I have a II Morrow Flybuddy 820 GPS in my C-150. The database is from the early 1990's.
Supposedly there is a data card that can be inserted to update the GPS, however I am not sure if my particular receiver has the right hardware to read the cards. When I remove the cover over the card slot, it doesn't really look like there is a read head for a card, but then, since I dont know what one looks like it is hard to say.
I'd like to update the database, but the cards from Garmin cost about $200. It hardly seems worth it. The unit works well and I am reluctant to pull it since it serves as a good backup to more modern yoke-mount GPS receivers.
Any suggestions about what to do with this old GPS?
I had the Apollo Flybuddy 820 Plus _LORAN_ unit in my plane for several years, the plane came with it already installed when I bought it.
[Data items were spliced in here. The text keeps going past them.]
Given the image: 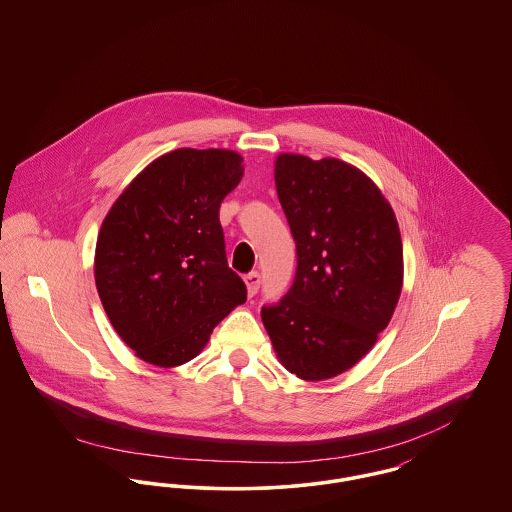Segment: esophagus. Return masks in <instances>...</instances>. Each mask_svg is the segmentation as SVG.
Wrapping results in <instances>:
<instances>
[{
  "label": "esophagus",
  "instance_id": "obj_1",
  "mask_svg": "<svg viewBox=\"0 0 512 512\" xmlns=\"http://www.w3.org/2000/svg\"><path fill=\"white\" fill-rule=\"evenodd\" d=\"M245 284H247V293L249 297H253L255 293L259 292V286H261V274L259 272H249L245 276Z\"/></svg>",
  "mask_w": 512,
  "mask_h": 512
}]
</instances>
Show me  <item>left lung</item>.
Wrapping results in <instances>:
<instances>
[{"mask_svg":"<svg viewBox=\"0 0 512 512\" xmlns=\"http://www.w3.org/2000/svg\"><path fill=\"white\" fill-rule=\"evenodd\" d=\"M292 230V288L261 309L280 363L301 380L357 365L388 326L403 286V244L378 186L340 159L282 153L274 165Z\"/></svg>","mask_w":512,"mask_h":512,"instance_id":"1","label":"left lung"}]
</instances>
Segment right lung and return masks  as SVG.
Returning <instances> with one entry per match:
<instances>
[{"instance_id": "obj_1", "label": "right lung", "mask_w": 512, "mask_h": 512, "mask_svg": "<svg viewBox=\"0 0 512 512\" xmlns=\"http://www.w3.org/2000/svg\"><path fill=\"white\" fill-rule=\"evenodd\" d=\"M230 149L182 147L155 159L101 224L96 286L122 341L155 366L192 361L213 328L247 299L228 267L222 199L244 176Z\"/></svg>"}]
</instances>
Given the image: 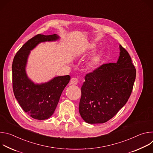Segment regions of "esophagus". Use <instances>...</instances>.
Masks as SVG:
<instances>
[{"label": "esophagus", "mask_w": 153, "mask_h": 153, "mask_svg": "<svg viewBox=\"0 0 153 153\" xmlns=\"http://www.w3.org/2000/svg\"><path fill=\"white\" fill-rule=\"evenodd\" d=\"M78 79L77 78H75V77H73L71 78V80H70V82L72 85H77L78 83Z\"/></svg>", "instance_id": "1"}]
</instances>
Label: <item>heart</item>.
<instances>
[{
	"label": "heart",
	"instance_id": "heart-1",
	"mask_svg": "<svg viewBox=\"0 0 153 153\" xmlns=\"http://www.w3.org/2000/svg\"><path fill=\"white\" fill-rule=\"evenodd\" d=\"M96 45L94 43H89L84 48L81 50L79 53V56L80 57H86L92 54L96 49ZM103 53L99 51L94 53L86 62V67L89 71H94L97 69L103 60Z\"/></svg>",
	"mask_w": 153,
	"mask_h": 153
}]
</instances>
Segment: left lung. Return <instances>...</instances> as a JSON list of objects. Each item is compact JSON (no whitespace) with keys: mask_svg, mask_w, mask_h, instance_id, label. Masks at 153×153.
I'll return each mask as SVG.
<instances>
[{"mask_svg":"<svg viewBox=\"0 0 153 153\" xmlns=\"http://www.w3.org/2000/svg\"><path fill=\"white\" fill-rule=\"evenodd\" d=\"M116 63L101 65L87 74L81 88L79 113L88 123H103L113 118L131 94L136 70L128 51L119 45Z\"/></svg>","mask_w":153,"mask_h":153,"instance_id":"8db88e82","label":"left lung"}]
</instances>
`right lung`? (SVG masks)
Returning a JSON list of instances; mask_svg holds the SVG:
<instances>
[{"instance_id": "right-lung-1", "label": "right lung", "mask_w": 153, "mask_h": 153, "mask_svg": "<svg viewBox=\"0 0 153 153\" xmlns=\"http://www.w3.org/2000/svg\"><path fill=\"white\" fill-rule=\"evenodd\" d=\"M59 38L56 34H37L21 47L13 59L12 72L14 96L24 111L35 119H47L53 114L61 94L70 82V76H57L45 83H35L27 74L28 58L30 51L40 43L56 41Z\"/></svg>"}]
</instances>
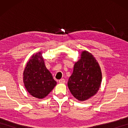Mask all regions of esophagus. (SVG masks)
<instances>
[{
  "label": "esophagus",
  "instance_id": "1",
  "mask_svg": "<svg viewBox=\"0 0 128 128\" xmlns=\"http://www.w3.org/2000/svg\"><path fill=\"white\" fill-rule=\"evenodd\" d=\"M59 83H65V80L64 78H61L59 80Z\"/></svg>",
  "mask_w": 128,
  "mask_h": 128
}]
</instances>
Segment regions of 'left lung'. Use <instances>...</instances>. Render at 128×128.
I'll list each match as a JSON object with an SVG mask.
<instances>
[{"label":"left lung","mask_w":128,"mask_h":128,"mask_svg":"<svg viewBox=\"0 0 128 128\" xmlns=\"http://www.w3.org/2000/svg\"><path fill=\"white\" fill-rule=\"evenodd\" d=\"M101 81L102 73L98 63L92 54L83 50L68 80L70 92L78 100H87L98 92Z\"/></svg>","instance_id":"8db88e82"}]
</instances>
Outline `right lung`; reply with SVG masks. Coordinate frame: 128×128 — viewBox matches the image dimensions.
<instances>
[{
    "mask_svg": "<svg viewBox=\"0 0 128 128\" xmlns=\"http://www.w3.org/2000/svg\"><path fill=\"white\" fill-rule=\"evenodd\" d=\"M23 82L26 90L33 97L45 98L56 85V82L46 69L42 52L33 55L23 72Z\"/></svg>",
    "mask_w": 128,
    "mask_h": 128,
    "instance_id": "add662e5",
    "label": "right lung"
}]
</instances>
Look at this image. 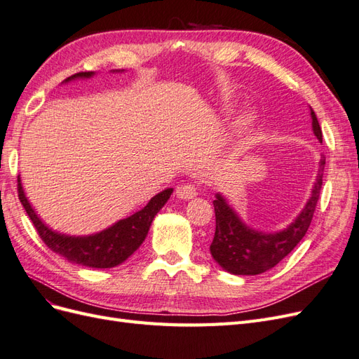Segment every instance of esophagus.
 Returning a JSON list of instances; mask_svg holds the SVG:
<instances>
[{
  "mask_svg": "<svg viewBox=\"0 0 359 359\" xmlns=\"http://www.w3.org/2000/svg\"><path fill=\"white\" fill-rule=\"evenodd\" d=\"M177 196L181 199H193L198 194V189L194 187V184H181L177 187Z\"/></svg>",
  "mask_w": 359,
  "mask_h": 359,
  "instance_id": "1",
  "label": "esophagus"
}]
</instances>
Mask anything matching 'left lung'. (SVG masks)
Masks as SVG:
<instances>
[{
    "label": "left lung",
    "instance_id": "obj_1",
    "mask_svg": "<svg viewBox=\"0 0 359 359\" xmlns=\"http://www.w3.org/2000/svg\"><path fill=\"white\" fill-rule=\"evenodd\" d=\"M313 132L322 142V130L311 111ZM325 158L320 160L316 184L306 208L287 229L278 233H260L247 227L227 206L220 194L214 201L215 233L210 252L215 262L236 276H256L274 268L307 233L320 196Z\"/></svg>",
    "mask_w": 359,
    "mask_h": 359
}]
</instances>
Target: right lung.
<instances>
[{
	"instance_id": "add662e5",
	"label": "right lung",
	"mask_w": 359,
	"mask_h": 359,
	"mask_svg": "<svg viewBox=\"0 0 359 359\" xmlns=\"http://www.w3.org/2000/svg\"><path fill=\"white\" fill-rule=\"evenodd\" d=\"M93 72L76 73L72 78H90ZM172 189L163 190L157 196L151 199L142 210L133 215L115 223L109 229L90 236H67L50 231L48 226L41 223L34 210L28 203L20 180L18 178V196L20 203L34 224L41 241L52 252L66 257L70 262L91 268H112L132 256L144 243L149 231V226L154 220V215L161 210V206L170 198Z\"/></svg>"
}]
</instances>
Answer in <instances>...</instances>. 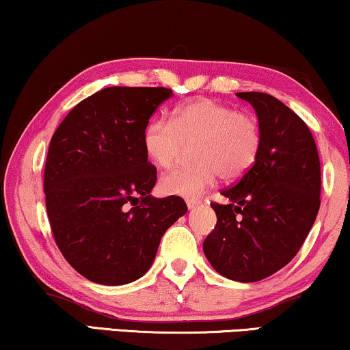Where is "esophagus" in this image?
Listing matches in <instances>:
<instances>
[{
  "label": "esophagus",
  "mask_w": 350,
  "mask_h": 350,
  "mask_svg": "<svg viewBox=\"0 0 350 350\" xmlns=\"http://www.w3.org/2000/svg\"><path fill=\"white\" fill-rule=\"evenodd\" d=\"M185 203H187V208H189V209H195V208H198V206L201 204V201L200 200H195V198H187Z\"/></svg>",
  "instance_id": "esophagus-1"
}]
</instances>
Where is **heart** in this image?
<instances>
[{"label":"heart","mask_w":350,"mask_h":350,"mask_svg":"<svg viewBox=\"0 0 350 350\" xmlns=\"http://www.w3.org/2000/svg\"><path fill=\"white\" fill-rule=\"evenodd\" d=\"M190 144L195 163L161 177L165 193L190 198L209 190L219 176L238 179L257 159L262 131L254 116L206 98L174 107L171 124L154 117L142 131L146 155L159 168L174 166Z\"/></svg>","instance_id":"1"}]
</instances>
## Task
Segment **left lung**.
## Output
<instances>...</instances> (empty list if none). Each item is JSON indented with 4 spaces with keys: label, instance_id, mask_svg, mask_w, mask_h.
Returning <instances> with one entry per match:
<instances>
[{
    "label": "left lung",
    "instance_id": "8db88e82",
    "mask_svg": "<svg viewBox=\"0 0 350 350\" xmlns=\"http://www.w3.org/2000/svg\"><path fill=\"white\" fill-rule=\"evenodd\" d=\"M257 112L262 144L247 173L211 203L217 224L203 243L215 271L257 282L298 254L321 208V160L308 125L268 93H236Z\"/></svg>",
    "mask_w": 350,
    "mask_h": 350
}]
</instances>
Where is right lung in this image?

I purchased a one-time database update for it from UPSAT a couple years before they sold out to Garmin. I was fortunate enough that they actually gave me the larger capacity card for free, even though it was normally an extra $100 fee above the $85 for the database data itself. My original card was too small capacity to hold the newer database becuase the data had grown over the years. I never updated the database again after that, since the LORAN is slow, and only marginally accurate. I've since pulled the Flybuddy LORAN out of the plane, and had an Airgizmo GPS panel dock installed to hold a Garmin 196/296/396/496 where the old LORAN used to reside, along with moving some of the other radios down the stack to make the extra room needed. I'm fortunate enough to have an A&P/IA who signed it off as a minor alteration, and the local FSDO actually agrees the Airgizmo dock is perfectly acceptable as a minor alteration, unlike in some parts of the US where the FSDOs really get their knickers in a bunch over the Airgizmo docks.
Since your particular FlyBuddy 820 is the GPS version and not a Loran, I believe it's an 8-channel receiver, and the user interface on these is so easy to operate, if it were mine and still working in good order, I'd probably be inclined to go ahead and spend a one-time $200 to get the newer style card with a fresh database on it, and keep it as a back-up. It might even be worth a once-a-year update as long as they don't hit you with the full $200 each time, since I think that probably includes the cost of the new larger capacity card for this purchase. Once you've got a large capacity card, I think they sell the database updates alone for much less (85-100?) and you just return your old card for credit as long as it's one of the high-capacity flash memory card, which are still used by the Apollo GPS 2001 and the later GX series too, so they can keep recycling those flash memory cards. They don't want the old low-capacity cards back since they're totally obsolete now.
I don't like flying X-C into places I've never been before with only one navigational system onboard, and it was nice to have both a portable GPS on board and a Loran, and now I just have a Garmin 196 in the Airgizmo dock, and I keep an older Garmin handheld in my flight bag with spare batteries in case the docked 196 quits during a flight.